── ENTRIES SHOWN ──

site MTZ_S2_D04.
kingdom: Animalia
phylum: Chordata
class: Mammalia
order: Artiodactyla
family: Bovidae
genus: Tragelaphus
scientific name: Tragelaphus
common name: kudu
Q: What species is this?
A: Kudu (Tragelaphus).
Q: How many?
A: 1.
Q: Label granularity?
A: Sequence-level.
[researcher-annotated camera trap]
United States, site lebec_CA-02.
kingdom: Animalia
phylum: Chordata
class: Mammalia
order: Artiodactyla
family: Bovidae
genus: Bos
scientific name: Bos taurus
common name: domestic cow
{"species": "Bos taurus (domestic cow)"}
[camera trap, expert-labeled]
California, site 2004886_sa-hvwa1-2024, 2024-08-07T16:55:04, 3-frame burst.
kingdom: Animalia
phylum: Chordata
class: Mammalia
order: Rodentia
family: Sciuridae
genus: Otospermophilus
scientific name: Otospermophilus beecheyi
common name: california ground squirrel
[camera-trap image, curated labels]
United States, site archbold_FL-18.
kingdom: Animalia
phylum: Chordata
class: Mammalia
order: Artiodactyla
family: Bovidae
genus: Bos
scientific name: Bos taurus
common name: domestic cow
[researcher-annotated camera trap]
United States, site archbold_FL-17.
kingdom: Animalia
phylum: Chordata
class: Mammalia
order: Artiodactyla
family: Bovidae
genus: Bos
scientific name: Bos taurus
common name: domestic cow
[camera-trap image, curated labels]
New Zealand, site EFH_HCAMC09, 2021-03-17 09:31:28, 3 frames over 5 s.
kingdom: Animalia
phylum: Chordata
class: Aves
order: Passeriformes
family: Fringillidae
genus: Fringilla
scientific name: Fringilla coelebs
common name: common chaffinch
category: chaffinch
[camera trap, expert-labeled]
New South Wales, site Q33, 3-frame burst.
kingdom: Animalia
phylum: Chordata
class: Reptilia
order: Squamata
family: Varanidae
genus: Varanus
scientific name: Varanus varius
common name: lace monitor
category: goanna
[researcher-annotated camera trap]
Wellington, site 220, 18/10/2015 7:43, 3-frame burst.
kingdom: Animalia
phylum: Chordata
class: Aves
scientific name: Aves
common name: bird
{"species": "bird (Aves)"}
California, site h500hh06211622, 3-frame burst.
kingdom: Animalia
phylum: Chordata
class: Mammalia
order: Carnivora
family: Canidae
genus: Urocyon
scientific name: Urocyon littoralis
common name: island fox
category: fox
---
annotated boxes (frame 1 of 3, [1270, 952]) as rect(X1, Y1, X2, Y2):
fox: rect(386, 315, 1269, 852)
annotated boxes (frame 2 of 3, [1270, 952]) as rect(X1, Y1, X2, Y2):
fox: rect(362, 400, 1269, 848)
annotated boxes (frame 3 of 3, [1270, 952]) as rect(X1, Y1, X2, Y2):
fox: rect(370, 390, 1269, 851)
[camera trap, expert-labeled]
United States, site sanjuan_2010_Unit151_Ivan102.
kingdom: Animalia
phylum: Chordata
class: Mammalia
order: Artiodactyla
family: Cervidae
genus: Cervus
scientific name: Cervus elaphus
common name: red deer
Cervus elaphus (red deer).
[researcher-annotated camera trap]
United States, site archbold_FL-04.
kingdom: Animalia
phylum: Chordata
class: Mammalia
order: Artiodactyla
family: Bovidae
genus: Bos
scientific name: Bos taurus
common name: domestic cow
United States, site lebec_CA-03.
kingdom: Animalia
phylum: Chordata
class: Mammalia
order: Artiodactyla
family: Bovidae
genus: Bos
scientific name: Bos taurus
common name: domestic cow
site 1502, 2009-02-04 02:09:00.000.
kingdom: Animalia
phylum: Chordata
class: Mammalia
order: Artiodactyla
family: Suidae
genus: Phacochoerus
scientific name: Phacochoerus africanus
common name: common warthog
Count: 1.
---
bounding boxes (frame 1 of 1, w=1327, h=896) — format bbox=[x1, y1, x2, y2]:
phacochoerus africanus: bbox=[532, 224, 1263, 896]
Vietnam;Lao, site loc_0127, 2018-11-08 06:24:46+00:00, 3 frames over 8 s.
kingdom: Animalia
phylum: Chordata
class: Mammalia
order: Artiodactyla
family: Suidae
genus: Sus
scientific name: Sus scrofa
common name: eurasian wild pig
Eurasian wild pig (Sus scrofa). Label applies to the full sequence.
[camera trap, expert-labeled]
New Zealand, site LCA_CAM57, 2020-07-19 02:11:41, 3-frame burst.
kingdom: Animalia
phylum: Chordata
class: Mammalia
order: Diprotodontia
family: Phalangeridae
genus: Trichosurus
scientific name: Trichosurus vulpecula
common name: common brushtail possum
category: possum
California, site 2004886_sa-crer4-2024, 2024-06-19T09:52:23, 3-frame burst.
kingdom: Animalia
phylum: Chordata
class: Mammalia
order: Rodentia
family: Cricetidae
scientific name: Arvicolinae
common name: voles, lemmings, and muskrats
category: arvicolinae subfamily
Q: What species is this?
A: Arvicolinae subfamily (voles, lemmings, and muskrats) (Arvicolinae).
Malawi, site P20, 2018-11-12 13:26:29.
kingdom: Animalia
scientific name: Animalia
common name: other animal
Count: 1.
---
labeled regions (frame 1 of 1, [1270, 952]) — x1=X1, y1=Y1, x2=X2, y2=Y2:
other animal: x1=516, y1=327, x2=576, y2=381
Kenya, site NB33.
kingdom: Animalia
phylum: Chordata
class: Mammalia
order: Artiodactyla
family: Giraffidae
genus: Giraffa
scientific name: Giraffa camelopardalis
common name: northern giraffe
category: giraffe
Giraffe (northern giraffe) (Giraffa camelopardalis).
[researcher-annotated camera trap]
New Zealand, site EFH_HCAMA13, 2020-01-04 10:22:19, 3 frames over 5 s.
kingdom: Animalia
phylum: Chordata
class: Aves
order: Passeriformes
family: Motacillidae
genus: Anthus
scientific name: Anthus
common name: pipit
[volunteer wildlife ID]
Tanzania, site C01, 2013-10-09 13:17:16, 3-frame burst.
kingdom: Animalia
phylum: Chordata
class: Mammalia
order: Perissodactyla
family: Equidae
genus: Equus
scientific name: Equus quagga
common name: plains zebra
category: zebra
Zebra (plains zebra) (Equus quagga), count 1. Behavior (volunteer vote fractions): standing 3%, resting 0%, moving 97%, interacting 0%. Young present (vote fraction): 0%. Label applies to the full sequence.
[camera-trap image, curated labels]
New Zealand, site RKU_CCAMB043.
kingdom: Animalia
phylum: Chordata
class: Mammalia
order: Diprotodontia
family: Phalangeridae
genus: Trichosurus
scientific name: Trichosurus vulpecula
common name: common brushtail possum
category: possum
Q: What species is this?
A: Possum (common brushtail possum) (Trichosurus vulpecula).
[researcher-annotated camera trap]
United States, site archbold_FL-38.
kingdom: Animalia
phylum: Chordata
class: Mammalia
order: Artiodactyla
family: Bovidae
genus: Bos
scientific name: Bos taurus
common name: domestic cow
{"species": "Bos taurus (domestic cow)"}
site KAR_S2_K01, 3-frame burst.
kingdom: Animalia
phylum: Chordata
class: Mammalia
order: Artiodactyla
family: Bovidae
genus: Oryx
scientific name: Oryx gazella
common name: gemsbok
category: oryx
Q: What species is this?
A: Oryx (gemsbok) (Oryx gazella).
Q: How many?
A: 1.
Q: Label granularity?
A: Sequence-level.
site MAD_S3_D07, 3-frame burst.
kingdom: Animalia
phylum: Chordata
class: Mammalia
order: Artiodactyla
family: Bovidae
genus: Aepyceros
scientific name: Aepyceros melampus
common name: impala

───

| ABOUT THIS EXERCISE |
Please output the complete data exactly.

| TASK ANSWER |
site MTZ_S2_D04.
kingdom: Animalia
phylum: Chordata
class: Mammalia
order: Artiodactyla
family: Bovidae
genus: Tragelaphus
scientific name: Tragelaphus
common name: kudu
Q: What species is this?
A: Kudu (Tragelaphus).
Q: How many?
A: 1.
Q: Label granularity?
A: Sequence-level.
[researcher-annotated camera trap]
United States, site lebec_CA-02.
kingdom: Animalia
phylum: Chordata
class: Mammalia
order: Artiodactyla
family: Bovidae
genus: Bos
scientific name: Bos taurus
common name: domestic cow
{"species": "Bos taurus (domestic cow)"}
[camera trap, expert-labeled]
California, site 2004886_sa-hvwa1-2024, 2024-08-07T16:55:04, 3-frame burst.
kingdom: Animalia
phylum: Chordata
class: Mammalia
order: Rodentia
family: Sciuridae
genus: Otospermophilus
scientific name: Otospermophilus beecheyi
common name: california ground squirrel
[camera-trap image, curated labels]
United States, site archbold_FL-18.
kingdom: Animalia
phylum: Chordata
class: Mammalia
order: Artiodactyla
family: Bovidae
genus: Bos
scientific name: Bos taurus
common name: domestic cow
[researcher-annotated camera trap]
United States, site archbold_FL-17.
kingdom: Animalia
phylum: Chordata
class: Mammalia
order: Artiodactyla
family: Bovidae
genus: Bos
scientific name: Bos taurus
common name: domestic cow
[camera-trap image, curated labels]
New Zealand, site EFH_HCAMC09, 2021-03-17 09:31:28, 3 frames over 5 s.
kingdom: Animalia
phylum: Chordata
class: Aves
order: Passeriformes
family: Fringillidae
genus: Fringilla
scientific name: Fringilla coelebs
common name: common chaffinch
category: chaffinch
[camera trap, expert-labeled]
New South Wales, site Q33, 3-frame burst.
kingdom: Animalia
phylum: Chordata
class: Reptilia
order: Squamata
family: Varanidae
genus: Varanus
scientific name: Varanus varius
common name: lace monitor
category: goanna
[researcher-annotated camera trap]
Wellington, site 220, 18/10/2015 7:43, 3-frame burst.
kingdom: Animalia
phylum: Chordata
class: Aves
scientific name: Aves
common name: bird
{"species": "bird (Aves)"}
California, site h500hh06211622, 3-frame burst.
kingdom: Animalia
phylum: Chordata
class: Mammalia
order: Carnivora
family: Canidae
genus: Urocyon
scientific name: Urocyon littoralis
common name: island fox
category: fox
---
annotated boxes (frame 1 of 3, [1270, 952]) as rect(X1, Y1, X2, Y2):
fox: rect(386, 315, 1269, 852)
annotated boxes (frame 2 of 3, [1270, 952]) as rect(X1, Y1, X2, Y2):
fox: rect(362, 400, 1269, 848)
annotated boxes (frame 3 of 3, [1270, 952]) as rect(X1, Y1, X2, Y2):
fox: rect(370, 390, 1269, 851)
[camera trap, expert-labeled]
United States, site sanjuan_2010_Unit151_Ivan102.
kingdom: Animalia
phylum: Chordata
class: Mammalia
order: Artiodactyla
family: Cervidae
genus: Cervus
scientific name: Cervus elaphus
common name: red deer
Cervus elaphus (red deer).
[researcher-annotated camera trap]
United States, site archbold_FL-04.
kingdom: Animalia
phylum: Chordata
class: Mammalia
order: Artiodactyla
family: Bovidae
genus: Bos
scientific name: Bos taurus
common name: domestic cow
United States, site lebec_CA-03.
kingdom: Animalia
phylum: Chordata
class: Mammalia
order: Artiodactyla
family: Bovidae
genus: Bos
scientific name: Bos taurus
common name: domestic cow
site 1502, 2009-02-04 02:09:00.000.
kingdom: Animalia
phylum: Chordata
class: Mammalia
order: Artiodactyla
family: Suidae
genus: Phacochoerus
scientific name: Phacochoerus africanus
common name: common warthog
Count: 1.
---
bounding boxes (frame 1 of 1, w=1327, h=896) — format bbox=[x1, y1, x2, y2]:
phacochoerus africanus: bbox=[532, 224, 1263, 896]
Vietnam;Lao, site loc_0127, 2018-11-08 06:24:46+00:00, 3 frames over 8 s.
kingdom: Animalia
phylum: Chordata
class: Mammalia
order: Artiodactyla
family: Suidae
genus: Sus
scientific name: Sus scrofa
common name: eurasian wild pig
Eurasian wild pig (Sus scrofa). Label applies to the full sequence.
[camera trap, expert-labeled]
New Zealand, site LCA_CAM57, 2020-07-19 02:11:41, 3-frame burst.
kingdom: Animalia
phylum: Chordata
class: Mammalia
order: Diprotodontia
family: Phalangeridae
genus: Trichosurus
scientific name: Trichosurus vulpecula
common name: common brushtail possum
category: possum
California, site 2004886_sa-crer4-2024, 2024-06-19T09:52:23, 3-frame burst.
kingdom: Animalia
phylum: Chordata
class: Mammalia
order: Rodentia
family: Cricetidae
scientific name: Arvicolinae
common name: voles, lemmings, and muskrats
category: arvicolinae subfamily
Q: What species is this?
A: Arvicolinae subfamily (voles, lemmings, and muskrats) (Arvicolinae).
Malawi, site P20, 2018-11-12 13:26:29.
kingdom: Animalia
scientific name: Animalia
common name: other animal
Count: 1.
---
labeled regions (frame 1 of 1, [1270, 952]) — x1=X1, y1=Y1, x2=X2, y2=Y2:
other animal: x1=516, y1=327, x2=576, y2=381
Kenya, site NB33.
kingdom: Animalia
phylum: Chordata
class: Mammalia
order: Artiodactyla
family: Giraffidae
genus: Giraffa
scientific name: Giraffa camelopardalis
common name: northern giraffe
category: giraffe
Giraffe (northern giraffe) (Giraffa camelopardalis).
[researcher-annotated camera trap]
New Zealand, site EFH_HCAMA13, 2020-01-04 10:22:19, 3 frames over 5 s.
kingdom: Animalia
phylum: Chordata
class: Aves
order: Passeriformes
family: Motacillidae
genus: Anthus
scientific name: Anthus
common name: pipit
[volunteer wildlife ID]
Tanzania, site C01, 2013-10-09 13:17:16, 3-frame burst.
kingdom: Animalia
phylum: Chordata
class: Mammalia
order: Perissodactyla
family: Equidae
genus: Equus
scientific name: Equus quagga
common name: plains zebra
category: zebra
Zebra (plains zebra) (Equus quagga), count 1. Behavior (volunteer vote fractions): standing 3%, resting 0%, moving 97%, interacting 0%. Young present (vote fraction): 0%. Label applies to the full sequence.
[camera-trap image, curated labels]
New Zealand, site RKU_CCAMB043.
kingdom: Animalia
phylum: Chordata
class: Mammalia
order: Diprotodontia
family: Phalangeridae
genus: Trichosurus
scientific name: Trichosurus vulpecula
common name: common brushtail possum
category: possum
Q: What species is this?
A: Possum (common brushtail possum) (Trichosurus vulpecula).
[researcher-annotated camera trap]
United States, site archbold_FL-38.
kingdom: Animalia
phylum: Chordata
class: Mammalia
order: Artiodactyla
family: Bovidae
genus: Bos
scientific name: Bos taurus
common name: domestic cow
{"species": "Bos taurus (domestic cow)"}
site KAR_S2_K01, 3-frame burst.
kingdom: Animalia
phylum: Chordata
class: Mammalia
order: Artiodactyla
family: Bovidae
genus: Oryx
scientific name: Oryx gazella
common name: gemsbok
category: oryx
Q: What species is this?
A: Oryx (gemsbok) (Oryx gazella).
Q: How many?
A: 1.
Q: Label granularity?
A: Sequence-level.
site MAD_S3_D07, 3-frame burst.
kingdom: Animalia
phylum: Chordata
class: Mammalia
order: Artiodactyla
family: Bovidae
genus: Aepyceros
scientific name: Aepyceros melampus
common name: impala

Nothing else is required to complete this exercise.